The rising star program will be self-funding, just like the Emerging Athlete Program.

Funding for the other programs comes from the Own the Podium program created by the Canadian Olympic Committee to improve the performances of the nation’s international athletes. Dover met with the group to present the dressage 2010 plans and budget.

Separately, he is working with Dressage Canada’s high performance committee and the Own the Dressage Podium fund raising committee. Dover said experts in finance and business who have a passion for Canada’s dressage success have been asked to raise sufficient funds for the programs.

Robert Dover
Robert Dover

Asked whether he had mixed emotions being an American Olympic multi medalist who was unsuccessful in seeking the U.S. post and is now coaching Canada, he said:

“Would I have loved to have been able to do this job for America? Sure. There’s no doubt about that.

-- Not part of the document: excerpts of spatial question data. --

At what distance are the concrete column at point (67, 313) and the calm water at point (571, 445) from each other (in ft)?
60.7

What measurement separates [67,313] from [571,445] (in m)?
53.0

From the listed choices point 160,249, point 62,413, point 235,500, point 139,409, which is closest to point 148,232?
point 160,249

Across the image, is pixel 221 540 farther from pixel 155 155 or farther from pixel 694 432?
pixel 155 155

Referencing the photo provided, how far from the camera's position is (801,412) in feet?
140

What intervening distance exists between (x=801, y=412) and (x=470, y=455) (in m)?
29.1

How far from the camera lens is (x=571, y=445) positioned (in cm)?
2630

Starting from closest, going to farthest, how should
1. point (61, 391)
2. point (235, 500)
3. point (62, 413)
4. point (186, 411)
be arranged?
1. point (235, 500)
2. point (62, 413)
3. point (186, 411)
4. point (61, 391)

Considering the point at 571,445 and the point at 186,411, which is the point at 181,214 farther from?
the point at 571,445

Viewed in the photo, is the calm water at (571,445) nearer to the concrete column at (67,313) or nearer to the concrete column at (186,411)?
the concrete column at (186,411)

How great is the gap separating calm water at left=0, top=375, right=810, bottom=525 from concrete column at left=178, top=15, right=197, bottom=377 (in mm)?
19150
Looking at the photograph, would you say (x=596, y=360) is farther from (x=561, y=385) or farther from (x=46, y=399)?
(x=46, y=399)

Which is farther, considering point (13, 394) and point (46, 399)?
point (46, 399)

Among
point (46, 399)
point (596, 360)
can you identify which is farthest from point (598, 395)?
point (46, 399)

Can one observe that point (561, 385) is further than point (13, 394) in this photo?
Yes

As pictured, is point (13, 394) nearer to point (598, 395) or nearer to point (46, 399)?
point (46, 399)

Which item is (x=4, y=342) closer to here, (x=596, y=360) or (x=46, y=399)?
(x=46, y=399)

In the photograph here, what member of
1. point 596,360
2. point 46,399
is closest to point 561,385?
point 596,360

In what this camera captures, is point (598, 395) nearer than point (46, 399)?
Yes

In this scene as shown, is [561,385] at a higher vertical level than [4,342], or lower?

“But you know what, the minute that I was with the Canadians and felt the incredible support from their athletes and from the owners, officials and everyone involved with Dressage Canada I didn’t have a change of heart wishing that had worked out for me with the United States but I did have this immediate change in my own mind that now I know what my job is and I am excited about creating what I believe will become a very, very top team.

“Not just at the Grand Prix level but top teams at every level, from juniors on up.”